Cela semble contre-intuitif étant donné le rôle de Foxconn en tant qu’assembleur pour la plupart du matériel Apple. Le géant taïwanais a lancé en octobre sa plateforme MIH, un système complet de châssis et de groupe motopropulseur conçu pour les véhicules électriques allant des berlines aux SUV. Foxconn a présenté MIH comme « l’Android de l’industrie des véhicules électriques », une couche matérielle open source que tout constructeur automobile peut utiliser. Apple préfère cependant un contrôle exclusif et strict sur son écosystème. Un modèle de plate-forme ouverte entre en conflit avec cette philosophie, ce qui explique probablement pourquoi le partenariat n’est pas envisagé pour la voiture Apple, malgré les capacités de Foxconn.
Comment fonctionne techniquement le partenariat Hyundai
Hyundai a confirmé les discussions avec Apple dans une déclaration à CNBC, notant que les discussions n’en sont qu’à leurs débuts et que rien n’est finalisé. Le géant sud-coréen propose la plateforme E-GMP, une architecture dédiée aux véhicules électriques prenant en charge la recharge rapide 800V. Cette infrastructure est essentielle pour réduire les temps de charge et améliorer l’efficacité de la batterie, un différenciateur clé pour un véhicule électrique haut de gamme.
Apple pourrait construire son véhicule sur cette colonne vertébrale. Les rapports indiquent que les ingénieurs d’Apple développent une batterie exclusive au lithium-fer-phosphate (LFP). La chimie LFP est connue pour sa stabilité thermique et sa durée de vie plus longue que les batteries nickel-cobalt-manganèse (NMC) utilisées par de nombreux concurrents.
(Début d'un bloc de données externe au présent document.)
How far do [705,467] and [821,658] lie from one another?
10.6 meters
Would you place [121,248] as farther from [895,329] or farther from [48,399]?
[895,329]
Si Apple associe sa propre batterie LFP au châssis E-GMP 800 V de Hyundai, le véhicule résultant bénéficierait à la fois d’une vitesse de charge avancée et d’un système de batterie potentiellement plus durable et plus sûr.
Apple n’a pas commenté ces rapports, gardant son silence habituel sur le matériel inopiné.
Quels ingénieurs Tesla ont rejoint l’équipe de voitures autonomes d’Apple
Bloomberg rapporte qu’une petite équipe chez Apple travaille activement sur un véhicule électrique autonome, avec une fenêtre de lancement potentielle de cinq à sept ans. Le projet n’est pas théorique ; Apple teste sa pile matérielle et logicielle propriétaire pour la conduite autonome depuis au moins trois ans.
L’embauche de talents spécifiques signale l’ampleur du travail. Des ingénieurs de Tesla ont rejoint le projet, certains se concentrant sur les systèmes de propulsion, d’autres sur les protocoles de sécurité et d’autres encore sur la conception intérieure de la cabine. Ceci est important car Tesla est actuellement le leader en matière d’IA basée sur les véhicules et de collecte de données sur la conduite autonome. Le braconnage des talents d’un concurrent direct suggère qu’Apple comble l’écart en matière d’expérience de conduite réelle et de fusion de capteurs.
L’équipe qui gère les processeurs Arm personnalisés d’Apple, la même architecture que l’on retrouve dans les iPhones et Mac, serait également impliquée. Cela implique que le cerveau du véhicule fonctionnera sur du silicium personnalisé, probablement optimisé pour les tâches d’infodivertissement et de conduite autonome. Le secret entourant cette équipe est remarquable, d’autant plus qu’Apple applique généralement des NDA stricts avec ses partenaires. La reconnaissance publique des négociations par Hyundai est une rare rupture de ce silence, suggérant que les négociations ont dépassé la phase initiale de chuchotements.